Sammlung der Entscheidungen des Schweizerischen Bundesgerichts
Collection des arrêts du Tribunal fédéral suisse
Raccolta delle decisioni del Tribunale federale svizzero

BGE 113 IB 353



113 Ib 353

55. Auszug aus dem Urteil der I. öffentlichrechtlichen Abteilung
vom 2. November 1987 i.S. B. gegen Gemeinderat der Einwohnergemeinde
Mönthal, Regierungsrat und Verwaltungsgericht des Kantons Aargau
(Verwaltungsgerichtsbeschwerde) Regeste

    Art. 1 Abs. 3 FPolV, Garten- und Parkanlage.

    Ob eine Garten- oder Parkanlage vorliegt, ist aufgrund einer
Gesamtwürdigung der Verhältnisse zu beurteilen (E. 3, 4). (Änderung der
Rechtsprechung, vgl. BGE 105 Ib 209).

    Art. 159 f. OG, Parteientschädigung.

    Voraussetzungen, unter denen einer nicht durch einen Anwalt vertretenen
Partei ausnahmsweise eine Entschädigung für Auslagen und Umtriebe zusteht
(E. 6b).

Sachverhalt

    A.- B. ist Eigentümer des 5536 m2 grossen Grundstückes Nr. 43 in der
Gemeinde Mönthal. Das Grundstück liegt in der Wohnzone W2 und ist mit einem
in der Nordostecke der Parzelle liegenden Einfamilienhaus überbaut. Der
Westseite des Grundstückes entlang verläuft die Feldstrasse. Im Jahre
1983 wurde B. mit seinem ganzen Grundstück in den Beitragsplan für den
Ausbau der Feldstrasse einbezogen. Er war damit nicht einverstanden,
weil die Böschung seines Grundstückes gegen die Feldstrasse mit Wald
bewachsen sei, was beim Beitragsplan hätte berücksichtigt werden müssen.
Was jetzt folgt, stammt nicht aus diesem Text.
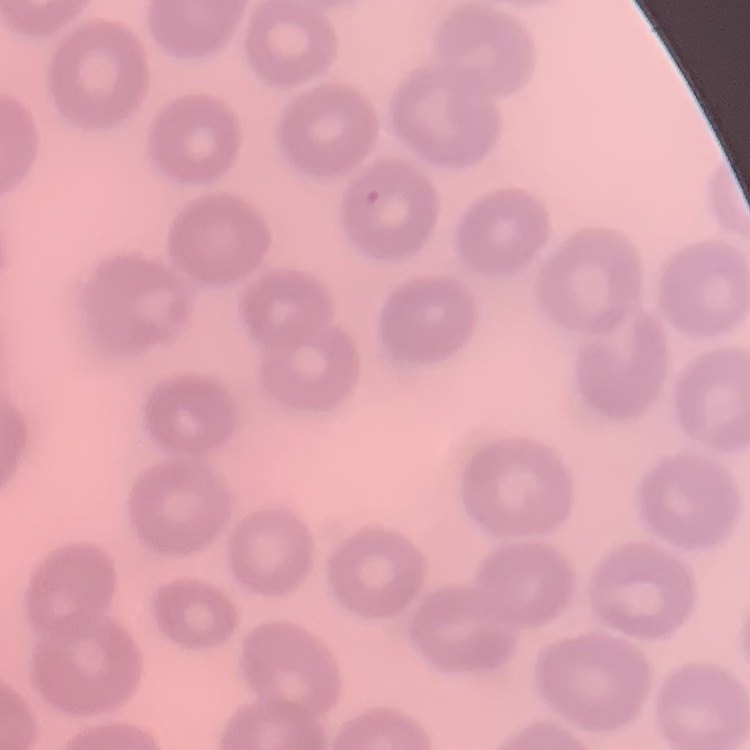

The red blood cells exhibit no rouleaux formation. One tile cut from a larger photomicrograph. Thin blood smear. Stained with either Field's or Giemsa.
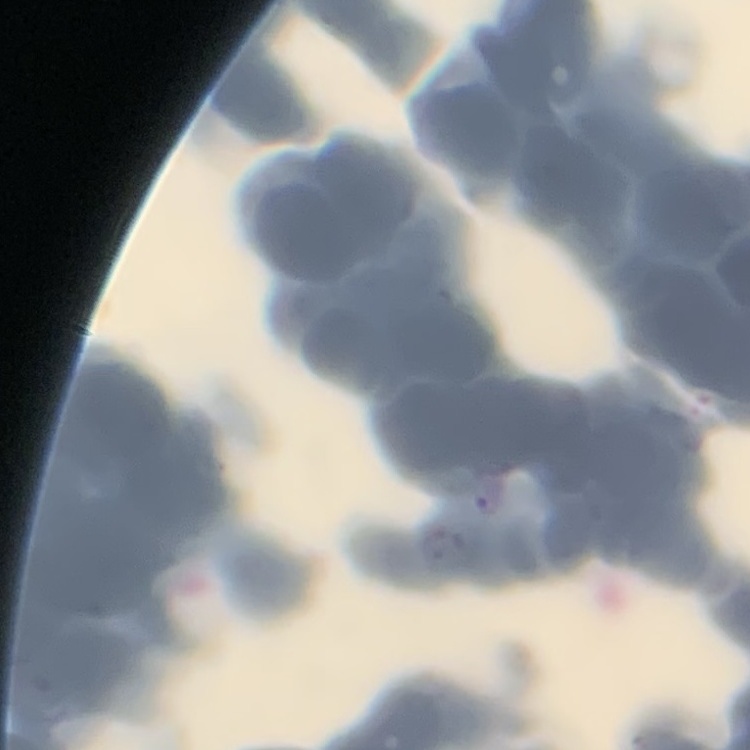

The red blood cells exhibit rouleaux formation. Field's or Giemsa stain. Thin blood film. Square crop of a larger photomicrograph.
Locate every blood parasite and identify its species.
In
einem in der Folge eingeleiteten Waldfeststellungsverfahren hielten alle
Instanzen übereinstimmend fest, dass es sich bei der U-förmigen Böschung,
die längs der Strasse eine Bestockung mit gepflanzten Waldbäumen und
-sträuchern (Linde, Kirschbaum, Ahorn, Weide, Buche, Fichte, Esche,
Robinie, Haselstrauch, Nussbaum, Erle, Birke, Eiche) auf einer Länge
von ungefähr 35 m und einer Tiefe von 10,4 m aufweist und an den
beiden Schenkeln in eine lockere Bepflanzung mit Haselgebüschen und
Rosen ausläuft, um eine Gartenanlage und nicht um Wald im Sinne der
eidgenössischen Forstgesetzgebung handelt. Die dagegen eingereichte
Verwaltungsgerichtsbeschwerde von B. heisst das Bundesgericht gut
und stellt fest, dass die umstrittene Bestockung Wald im Sinne der
eidgenössischen Forstgesetzgebung ist.

Auszug aus den Erwägungen:

                     Aus den Erwägungen:

Erwägung 3

    3.- Das Waldareal ist Schutzobjekt des eidgenössischen
Forstpolizeirechts (Art. 31 Abs. 1 des Bundesgesetzes betreffend die
eidgenössische Oberaufsicht über die Forstpolizei vom 11. Oktober 1902,
SR 921.0). Art. 1 der Vollziehungsverordnung zum Bundesgesetz betreffend
die Oberaufsicht über die Forstpolizei vom 1. Oktober 1965 (FPolV, SR
921.01) umschreibt den Begriff des Waldes näher. Danach gilt als Wald
generell jede mit Waldbäumen oder -sträuchern bestockte Fläche, die Holz
erzeugt oder geeignet ist, Schutz- und Wohlfahrtswirkungen auszuüben. Das
Bundesgericht hat diese Umschreibung als gesetzeskonform anerkannt
(BGE 107 Ib 356 E. 2c). Nach der Rechtsprechung gilt dieser Waldbegriff
auch für die kantonale Gesetzgebung, wo diese an das Vorliegen von Wald
rechtliche Folgen anknüpft (BGE 110 Ia 92 E. 2b).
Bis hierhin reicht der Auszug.